A minor point, perhaps, and it might seem like I'm quibbling but it makes a difference in how we perceive things. We ALL pay the same amount of tax on our money. The only reason some have a higher effective rate is they're reached another tier. But we all paid the same rate on that first tier of (earned) income.
(Earned income as opposed to capital gains, which of course are taxed lower than income people earn by working. I know I'll never to actual work another day in my life -- I let my money earn my income for me now.)
I am not disagreeing with the substance of the article, but some of the facts and figures presented do raise some questions. The previous statement presumes that the nations wealth is finite, i.e., that if someones income increases it comes at the expense of everyone else. It would be possible for the the top 1%'s share to increase from 10% to 25% and still have the income of the 99% increase also. I do not believe that to be the case, but I believe there's a flaw in your logic.
'The top one percent was, of course, taxed on what it took in, but in practice--after accounting for various deductions and loopholes--only at an effective rate of approximately 25 percent'
To gain a fuller understanding of that statistic, it would be interesting to see what the effective rates are for the second to highest 1%, the third to highest 1%, etc. all the way down to the bottom 1%. Which percentile is paying the highest effective rate on their income, who is paying the least?

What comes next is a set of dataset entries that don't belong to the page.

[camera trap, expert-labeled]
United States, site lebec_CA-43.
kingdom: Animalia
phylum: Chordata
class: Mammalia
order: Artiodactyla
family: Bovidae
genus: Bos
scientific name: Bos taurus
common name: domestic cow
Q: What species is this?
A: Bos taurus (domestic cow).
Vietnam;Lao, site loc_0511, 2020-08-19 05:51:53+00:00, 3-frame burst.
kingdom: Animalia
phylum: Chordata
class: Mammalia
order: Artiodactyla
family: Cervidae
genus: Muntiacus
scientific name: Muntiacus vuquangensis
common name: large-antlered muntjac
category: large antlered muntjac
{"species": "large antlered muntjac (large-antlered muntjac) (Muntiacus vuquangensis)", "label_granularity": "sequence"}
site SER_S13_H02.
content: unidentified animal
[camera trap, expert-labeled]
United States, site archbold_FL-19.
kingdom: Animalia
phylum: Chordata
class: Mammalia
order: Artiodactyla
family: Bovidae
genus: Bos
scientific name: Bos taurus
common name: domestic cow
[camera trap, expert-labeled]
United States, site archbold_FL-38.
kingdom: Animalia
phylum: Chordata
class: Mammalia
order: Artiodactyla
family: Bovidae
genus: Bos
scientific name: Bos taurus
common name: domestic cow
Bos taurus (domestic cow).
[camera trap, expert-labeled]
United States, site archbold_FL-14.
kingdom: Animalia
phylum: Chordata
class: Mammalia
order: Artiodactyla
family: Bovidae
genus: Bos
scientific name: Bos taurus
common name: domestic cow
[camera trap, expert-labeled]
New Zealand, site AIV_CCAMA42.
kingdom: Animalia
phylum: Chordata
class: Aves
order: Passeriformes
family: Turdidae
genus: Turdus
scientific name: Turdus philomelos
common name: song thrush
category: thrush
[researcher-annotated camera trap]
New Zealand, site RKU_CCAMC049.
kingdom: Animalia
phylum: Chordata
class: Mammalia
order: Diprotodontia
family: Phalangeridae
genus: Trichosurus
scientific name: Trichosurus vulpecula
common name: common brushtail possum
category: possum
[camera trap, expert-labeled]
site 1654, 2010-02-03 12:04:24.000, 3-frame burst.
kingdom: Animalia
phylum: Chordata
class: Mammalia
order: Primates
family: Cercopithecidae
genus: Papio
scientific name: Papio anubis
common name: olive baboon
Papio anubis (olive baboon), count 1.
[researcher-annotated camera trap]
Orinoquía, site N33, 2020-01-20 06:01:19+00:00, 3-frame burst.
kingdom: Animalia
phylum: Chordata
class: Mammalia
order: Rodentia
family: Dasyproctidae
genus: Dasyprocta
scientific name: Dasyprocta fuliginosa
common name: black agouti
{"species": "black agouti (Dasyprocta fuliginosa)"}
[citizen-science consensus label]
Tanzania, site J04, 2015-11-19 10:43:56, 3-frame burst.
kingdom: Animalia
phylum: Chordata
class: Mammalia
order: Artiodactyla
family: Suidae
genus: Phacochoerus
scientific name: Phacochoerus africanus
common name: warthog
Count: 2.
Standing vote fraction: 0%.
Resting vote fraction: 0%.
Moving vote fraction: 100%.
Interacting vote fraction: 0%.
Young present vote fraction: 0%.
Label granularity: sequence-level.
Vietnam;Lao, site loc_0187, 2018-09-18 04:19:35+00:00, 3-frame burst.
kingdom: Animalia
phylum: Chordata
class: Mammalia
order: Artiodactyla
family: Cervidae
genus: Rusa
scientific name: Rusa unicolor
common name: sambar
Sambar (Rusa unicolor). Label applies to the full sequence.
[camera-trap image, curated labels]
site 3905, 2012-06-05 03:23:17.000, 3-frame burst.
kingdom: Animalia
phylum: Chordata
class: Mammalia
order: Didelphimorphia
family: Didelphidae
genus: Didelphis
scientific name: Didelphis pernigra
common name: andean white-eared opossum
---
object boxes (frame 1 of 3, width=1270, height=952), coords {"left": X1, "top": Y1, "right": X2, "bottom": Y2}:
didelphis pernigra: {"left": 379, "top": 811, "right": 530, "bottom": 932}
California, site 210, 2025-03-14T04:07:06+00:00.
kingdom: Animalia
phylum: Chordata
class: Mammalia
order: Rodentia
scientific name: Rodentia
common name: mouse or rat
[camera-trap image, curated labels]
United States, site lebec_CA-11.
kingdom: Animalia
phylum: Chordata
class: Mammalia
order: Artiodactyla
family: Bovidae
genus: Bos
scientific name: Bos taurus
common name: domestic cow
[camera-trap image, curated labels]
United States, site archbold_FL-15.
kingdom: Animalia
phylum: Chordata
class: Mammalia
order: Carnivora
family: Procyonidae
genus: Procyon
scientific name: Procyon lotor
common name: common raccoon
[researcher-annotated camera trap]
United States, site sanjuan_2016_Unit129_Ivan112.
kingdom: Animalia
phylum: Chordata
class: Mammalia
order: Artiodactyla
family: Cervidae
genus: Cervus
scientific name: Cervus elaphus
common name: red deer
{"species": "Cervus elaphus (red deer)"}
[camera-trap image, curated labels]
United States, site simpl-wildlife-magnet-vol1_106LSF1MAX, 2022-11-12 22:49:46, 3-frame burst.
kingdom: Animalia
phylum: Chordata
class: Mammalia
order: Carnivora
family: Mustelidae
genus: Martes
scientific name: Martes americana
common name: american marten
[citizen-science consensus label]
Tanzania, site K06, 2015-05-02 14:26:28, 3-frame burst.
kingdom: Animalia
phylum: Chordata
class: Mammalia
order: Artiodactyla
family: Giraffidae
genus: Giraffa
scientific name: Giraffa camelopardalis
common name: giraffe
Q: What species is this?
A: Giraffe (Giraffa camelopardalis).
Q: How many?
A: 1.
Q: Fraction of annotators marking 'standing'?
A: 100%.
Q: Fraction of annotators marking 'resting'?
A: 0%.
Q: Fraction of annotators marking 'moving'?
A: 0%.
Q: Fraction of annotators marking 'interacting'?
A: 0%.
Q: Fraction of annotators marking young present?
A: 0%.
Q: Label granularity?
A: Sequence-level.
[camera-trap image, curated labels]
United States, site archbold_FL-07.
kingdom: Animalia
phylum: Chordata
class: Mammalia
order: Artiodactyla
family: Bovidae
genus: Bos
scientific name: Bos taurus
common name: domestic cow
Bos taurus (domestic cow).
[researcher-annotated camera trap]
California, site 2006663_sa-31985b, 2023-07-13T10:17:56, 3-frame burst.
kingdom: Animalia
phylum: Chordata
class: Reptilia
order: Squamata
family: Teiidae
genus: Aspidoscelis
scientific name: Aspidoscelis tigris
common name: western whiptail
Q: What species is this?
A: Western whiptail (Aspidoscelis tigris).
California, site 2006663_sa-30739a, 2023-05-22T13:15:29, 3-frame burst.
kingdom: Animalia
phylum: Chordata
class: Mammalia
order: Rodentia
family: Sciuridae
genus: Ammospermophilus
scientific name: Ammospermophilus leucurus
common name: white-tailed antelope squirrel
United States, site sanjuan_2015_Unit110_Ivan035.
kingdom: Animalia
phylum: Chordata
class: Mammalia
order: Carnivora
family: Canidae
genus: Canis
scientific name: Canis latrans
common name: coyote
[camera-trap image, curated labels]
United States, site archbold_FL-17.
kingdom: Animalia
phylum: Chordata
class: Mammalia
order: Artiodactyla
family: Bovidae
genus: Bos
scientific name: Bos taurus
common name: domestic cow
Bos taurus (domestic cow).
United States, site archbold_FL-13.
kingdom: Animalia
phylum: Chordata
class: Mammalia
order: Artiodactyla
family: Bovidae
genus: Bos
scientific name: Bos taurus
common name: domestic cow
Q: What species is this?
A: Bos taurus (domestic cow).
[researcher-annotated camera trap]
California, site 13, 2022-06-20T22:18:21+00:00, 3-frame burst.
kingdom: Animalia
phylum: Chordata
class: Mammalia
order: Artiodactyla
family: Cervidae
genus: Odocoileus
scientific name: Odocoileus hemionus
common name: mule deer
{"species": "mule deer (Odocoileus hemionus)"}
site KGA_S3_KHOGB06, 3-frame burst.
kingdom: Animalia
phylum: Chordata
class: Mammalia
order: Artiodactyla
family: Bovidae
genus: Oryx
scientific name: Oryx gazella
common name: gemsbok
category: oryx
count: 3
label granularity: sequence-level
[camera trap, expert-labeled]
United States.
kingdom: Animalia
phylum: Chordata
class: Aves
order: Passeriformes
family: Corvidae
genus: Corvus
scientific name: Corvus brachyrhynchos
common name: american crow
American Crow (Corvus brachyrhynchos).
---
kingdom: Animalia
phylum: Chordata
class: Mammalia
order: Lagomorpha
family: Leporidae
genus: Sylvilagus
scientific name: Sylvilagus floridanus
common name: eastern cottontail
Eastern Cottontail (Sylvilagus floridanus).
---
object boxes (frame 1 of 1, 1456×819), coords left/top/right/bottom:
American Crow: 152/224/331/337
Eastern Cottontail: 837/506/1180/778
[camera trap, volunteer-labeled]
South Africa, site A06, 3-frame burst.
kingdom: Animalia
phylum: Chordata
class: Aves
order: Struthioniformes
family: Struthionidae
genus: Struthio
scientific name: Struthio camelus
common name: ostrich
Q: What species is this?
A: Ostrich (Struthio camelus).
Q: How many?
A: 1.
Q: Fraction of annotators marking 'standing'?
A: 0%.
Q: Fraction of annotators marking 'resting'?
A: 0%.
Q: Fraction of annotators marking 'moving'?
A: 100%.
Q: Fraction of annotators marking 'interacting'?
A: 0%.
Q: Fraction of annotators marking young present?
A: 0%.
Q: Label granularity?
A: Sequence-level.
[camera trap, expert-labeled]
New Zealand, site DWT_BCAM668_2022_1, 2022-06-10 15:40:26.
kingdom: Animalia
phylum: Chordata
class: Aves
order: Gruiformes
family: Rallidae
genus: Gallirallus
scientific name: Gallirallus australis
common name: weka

For example an average top 1%er makes $1.45 million and pays 30.9% of that in total taxes. Someone who makes $66,000 pays 30.0% in taxes. It is hardly the burden on the wealthy that the propaganda that only talks about federal income taxes, would have you believe. The U.S. is practically a flat tax country.
Lowest 20%, Avg Income $12,000, Avg Total Tax 18.7%
Second 20% Avg Income $24,500, Avg Total Tax 22.3%
Middle 20% Avg Income $40,000, Avg Total Tax 27.0%
Fourth 20% Avg Income $66,100, Avg Total Tax 30.0%
Next 10% Avg Income $101,000, Avg Total Tax 31.5%
Next 5% Avg Income $144,000, Avg Total Tax 32.2%
Next 4% Avg Income $253,000, Avg Total Tax 32.1%
Top 1% Avg. Income $1,445,000, Avg Total Tax 30.9%
www.ctj.org/pdf/taxday2009.pdf
From 1995 until the present The US has lost over 6,000,000 manufacturing jobs. In addition, whether you agree or not with policy, we have taken on in the neighborhood of 15,000,000 illegal immigrants. All these people cannot wait tables or work in agriculture. Where should they go and what should they do?
Until we as a country begin to recreate incentive with the tax code and a level playing field in foreign currency exchange rates these great manufacturing jobs that built America will never return and we will never recover.
When the administration begins to encourage domestic production again we will see the gap of income become smaller. We have allowed the core of America to be stripped and put into foreign lands and as a result we have seen the wealth disparity grow to equal such great countries as Tunisia.
Where do we start? www.savingpontiac.org suggests that we own GM and can create 60,000 jobs overnight...why not? We own these jobs let's get started!
The people with the money can afford to create and fund all sorts of:
Think tanks
Action committees
Divisive issues
Promote untruths and lies
Personalities
The sheep need to wise up and educate themselves.
The sheep need to wise up and vote their interests.
The sheep need to wise up and combat the avarice.